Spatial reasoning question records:
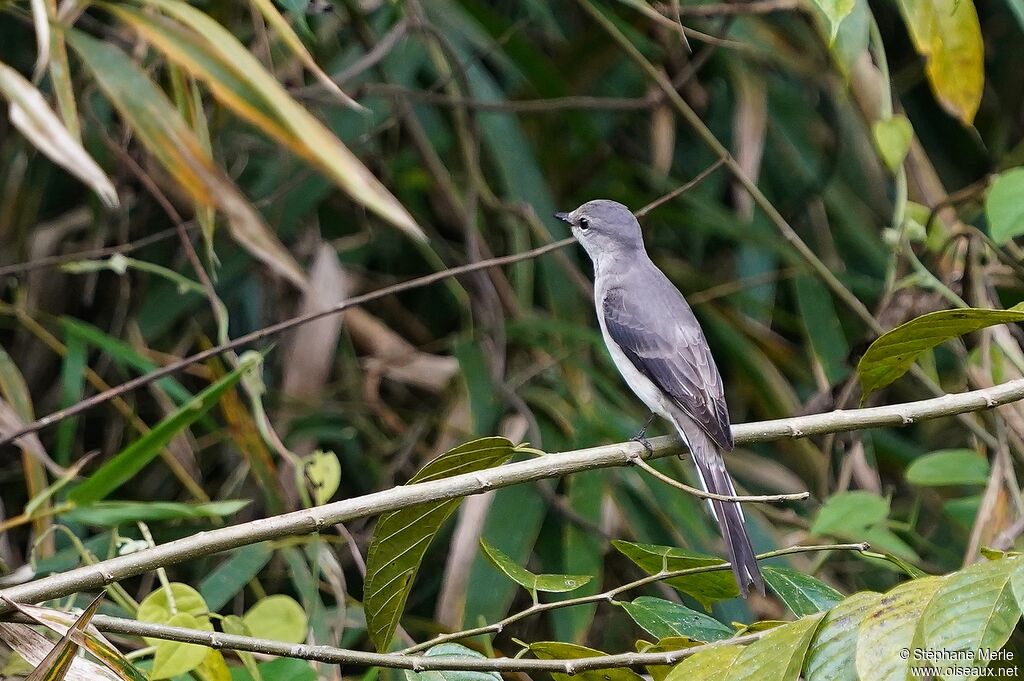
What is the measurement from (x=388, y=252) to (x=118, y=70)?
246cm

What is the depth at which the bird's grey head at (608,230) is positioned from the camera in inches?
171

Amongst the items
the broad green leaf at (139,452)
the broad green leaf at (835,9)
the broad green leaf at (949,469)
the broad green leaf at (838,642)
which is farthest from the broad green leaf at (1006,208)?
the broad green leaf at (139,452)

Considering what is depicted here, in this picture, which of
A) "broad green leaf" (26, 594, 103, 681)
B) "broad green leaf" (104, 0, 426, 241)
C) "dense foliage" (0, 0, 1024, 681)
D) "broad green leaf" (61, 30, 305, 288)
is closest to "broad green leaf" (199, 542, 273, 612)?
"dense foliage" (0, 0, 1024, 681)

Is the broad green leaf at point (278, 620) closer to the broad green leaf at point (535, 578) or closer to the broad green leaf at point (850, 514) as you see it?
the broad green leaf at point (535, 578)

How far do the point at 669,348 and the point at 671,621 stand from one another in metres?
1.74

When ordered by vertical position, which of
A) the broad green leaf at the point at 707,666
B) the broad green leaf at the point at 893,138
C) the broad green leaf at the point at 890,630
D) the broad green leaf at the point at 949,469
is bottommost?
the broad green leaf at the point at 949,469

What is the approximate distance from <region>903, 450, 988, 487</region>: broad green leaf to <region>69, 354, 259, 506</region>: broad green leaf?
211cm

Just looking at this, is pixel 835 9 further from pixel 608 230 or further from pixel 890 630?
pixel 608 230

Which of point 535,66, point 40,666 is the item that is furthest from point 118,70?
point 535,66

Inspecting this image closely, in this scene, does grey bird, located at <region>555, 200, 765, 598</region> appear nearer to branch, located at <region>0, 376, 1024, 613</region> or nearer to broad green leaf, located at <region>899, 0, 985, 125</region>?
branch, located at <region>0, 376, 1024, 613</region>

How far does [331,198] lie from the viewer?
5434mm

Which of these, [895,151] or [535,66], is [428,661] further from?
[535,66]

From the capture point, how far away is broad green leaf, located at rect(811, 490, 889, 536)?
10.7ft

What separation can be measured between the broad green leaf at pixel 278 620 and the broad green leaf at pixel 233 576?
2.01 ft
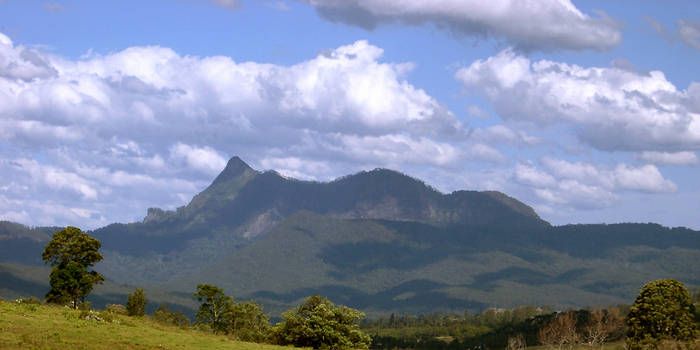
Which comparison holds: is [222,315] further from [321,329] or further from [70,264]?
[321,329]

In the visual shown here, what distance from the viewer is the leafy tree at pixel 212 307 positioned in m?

* WORK INSTRUCTIONS
Edit all of the lines above so that "viewer" becomes "observer" and everything else stays the same. Leave the pictures out of your answer.

* SOLUTION FOR THIS EXERCISE
What is the measurement from (x=388, y=252) to (x=118, y=70)?
246cm

What is the depth at which the bird's grey head at (608,230) is positioned from the camera in inches?
171

Amongst the items
the broad green leaf at (139,452)
the broad green leaf at (835,9)
the broad green leaf at (949,469)
the broad green leaf at (838,642)
which is farthest from the broad green leaf at (1006,208)?
the broad green leaf at (139,452)

Considering what is depicted here, in this picture, which of
A) "broad green leaf" (26, 594, 103, 681)
B) "broad green leaf" (104, 0, 426, 241)
C) "dense foliage" (0, 0, 1024, 681)
D) "broad green leaf" (61, 30, 305, 288)
is closest to "broad green leaf" (199, 542, 273, 612)?
"dense foliage" (0, 0, 1024, 681)

Is the broad green leaf at point (278, 620) closer to the broad green leaf at point (535, 578) or closer to the broad green leaf at point (850, 514) as you see it?
the broad green leaf at point (535, 578)

How far do the point at 669,348 and the point at 671,621 stand from one another in metres?
1.74

When ordered by vertical position, which of
A) the broad green leaf at the point at 707,666
B) the broad green leaf at the point at 893,138
C) the broad green leaf at the point at 890,630
D) the broad green leaf at the point at 949,469
is bottommost?
the broad green leaf at the point at 949,469

What is the approximate distance from <region>903, 450, 988, 487</region>: broad green leaf to <region>69, 354, 259, 506</region>: broad green leaf?
211cm

Just looking at this, is pixel 835 9 further from pixel 608 230 or further from pixel 890 630?
pixel 608 230

Which of point 535,66, point 40,666 is the item that is furthest from point 118,70?
point 535,66

Inspecting this image closely, in this scene, does grey bird, located at <region>555, 200, 765, 598</region> appear nearer to branch, located at <region>0, 376, 1024, 613</region> or nearer to broad green leaf, located at <region>899, 0, 985, 125</region>?
branch, located at <region>0, 376, 1024, 613</region>

How far does [331,198] lie from the observer?
5434mm

Which of these, [895,151] or [535,66], is [428,661] further from?
[535,66]

From the capture point, how far away is broad green leaf, located at rect(811, 490, 889, 536)?
10.7ft

What separation can be measured between the broad green leaf at pixel 278 620 and the broad green leaf at pixel 233 576?
2.01 ft
Which comparison holds: is [222,315] further from [321,329] or further from [70,264]?
[321,329]

In the visual shown here, what distance from the observer is the leafy tree at pixel 212 307 positioned in m?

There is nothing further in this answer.